How do we overcome these prejudices we have about others sometimes, in thinking that they are not needed or don’t belong? In his book Blink, Malcolm Gladwell suggests that we overcome prejudice by not only making a commitment to equality, but by also spending time with the other person or group of people. Basically, it’s more than equality, it’s mutuality- the sharing of relationship. When we have relationships with others we grow to have a mutual concern for others, and when that happens, the body of Christ really starts functioning as God intended. This week we challenge you to do something kind for someone who has been told by society that they are not need or that they don’t fully belong. Building that bridge is a way for us to recognize our need for all parts of the body, and it’s one step closer towards unity.

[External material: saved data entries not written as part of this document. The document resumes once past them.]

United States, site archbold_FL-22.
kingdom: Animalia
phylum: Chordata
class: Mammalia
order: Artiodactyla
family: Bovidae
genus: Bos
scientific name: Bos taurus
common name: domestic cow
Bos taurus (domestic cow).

Monday- 1 Corinthians 9:12-27
Tuesday- 1 Corinthians 10:1-13
Wednesday- 1 Corinthians 10:14-33
Thursday- 1 Corinthians 11:1-16
Friday- 1 Corinthians 11:17-34
Questions to Consider and/or Discuss:
1. Who are people that society has told that they do not belong? Who are people the church has told that they do not belong?
2. Why do you think Paul says that all parts of the body are needed?
3. How can you help our church fulfill our mission to “make disciples of Jesus Christ” this week?